* Request a *
From the database migration document below, quote the passage that starts at "## Overview" and ends at "1. SCHEMA_SQL (database.py)".

____________________

StarPunk/docs/architecture/database-migration-architecture.md

# Database Migration Architecture

## Overview
StarPunk uses a dual-strategy database initialization system that combines immediate schema creation (SCHEMA_SQL) with evolutionary migrations. This architecture provides both fast fresh installations and safe upgrades for existing databases.

## Components

### 1. SCHEMA_SQL (database.py)
**Purpose**: Define the current complete database schema for fresh installations

**Location**: `/starpunk/database.py` lines 11-87

**Responsibilities**:
- Create all tables with current structure
- Create all columns with current types
- Create base indexes for performance
- Provide instant database initialization for new installations

**Design Principle**: Always represents the latest schema version

### 2. Migration Files
**Purpose**: Transform existing databases from one version to another

**Location**: `/migrations/*.sql`

**Format**: `{number}_{description}.sql`
- Number: Three-digit zero-padded sequence (001, 002, etc.)

____________________

* Request b *
Filter the entries below, copying each line that contains the word "among". Matching is case-sensitive.

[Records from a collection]
____________________

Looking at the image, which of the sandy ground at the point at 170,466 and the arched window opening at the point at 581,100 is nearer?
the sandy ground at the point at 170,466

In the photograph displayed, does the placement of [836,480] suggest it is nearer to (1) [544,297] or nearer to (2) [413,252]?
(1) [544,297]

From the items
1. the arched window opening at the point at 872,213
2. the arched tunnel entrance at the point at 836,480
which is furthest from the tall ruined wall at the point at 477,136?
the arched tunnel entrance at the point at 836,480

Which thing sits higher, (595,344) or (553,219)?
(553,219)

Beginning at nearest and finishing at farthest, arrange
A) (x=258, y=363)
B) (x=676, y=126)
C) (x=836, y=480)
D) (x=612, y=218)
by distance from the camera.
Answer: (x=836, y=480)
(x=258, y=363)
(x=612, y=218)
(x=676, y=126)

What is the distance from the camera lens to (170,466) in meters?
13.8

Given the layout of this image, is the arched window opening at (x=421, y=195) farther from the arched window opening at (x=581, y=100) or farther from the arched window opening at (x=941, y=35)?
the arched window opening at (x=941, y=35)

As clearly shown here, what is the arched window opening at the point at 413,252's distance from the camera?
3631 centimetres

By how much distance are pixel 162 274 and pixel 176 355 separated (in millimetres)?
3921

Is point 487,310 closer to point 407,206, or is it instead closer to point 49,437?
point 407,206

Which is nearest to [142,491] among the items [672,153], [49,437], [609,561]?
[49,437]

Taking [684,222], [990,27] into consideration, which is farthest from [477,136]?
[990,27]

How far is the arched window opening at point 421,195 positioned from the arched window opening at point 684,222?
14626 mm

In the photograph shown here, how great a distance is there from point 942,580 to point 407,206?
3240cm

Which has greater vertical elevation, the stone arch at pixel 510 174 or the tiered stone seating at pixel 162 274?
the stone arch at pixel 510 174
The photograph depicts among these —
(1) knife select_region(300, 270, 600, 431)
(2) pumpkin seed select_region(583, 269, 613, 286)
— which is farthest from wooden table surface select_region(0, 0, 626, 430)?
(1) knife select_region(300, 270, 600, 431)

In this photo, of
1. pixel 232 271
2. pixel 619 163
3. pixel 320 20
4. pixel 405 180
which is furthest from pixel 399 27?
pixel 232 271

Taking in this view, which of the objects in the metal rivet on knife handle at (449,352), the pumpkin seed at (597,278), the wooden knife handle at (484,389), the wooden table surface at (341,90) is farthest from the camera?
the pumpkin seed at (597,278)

____________________

* Result a *
## Overview
StarPunk uses a dual-strategy database initialization system that combines immediate schema creation (SCHEMA_SQL) with evolutionary migrations. This architecture provides both fast fresh installations and safe upgrades for existing databases.

## Components

### 1. SCHEMA_SQL (database.py)

* Result b *
Which is nearest to [142,491] among the items [672,153], [49,437], [609,561]?
The photograph depicts among these —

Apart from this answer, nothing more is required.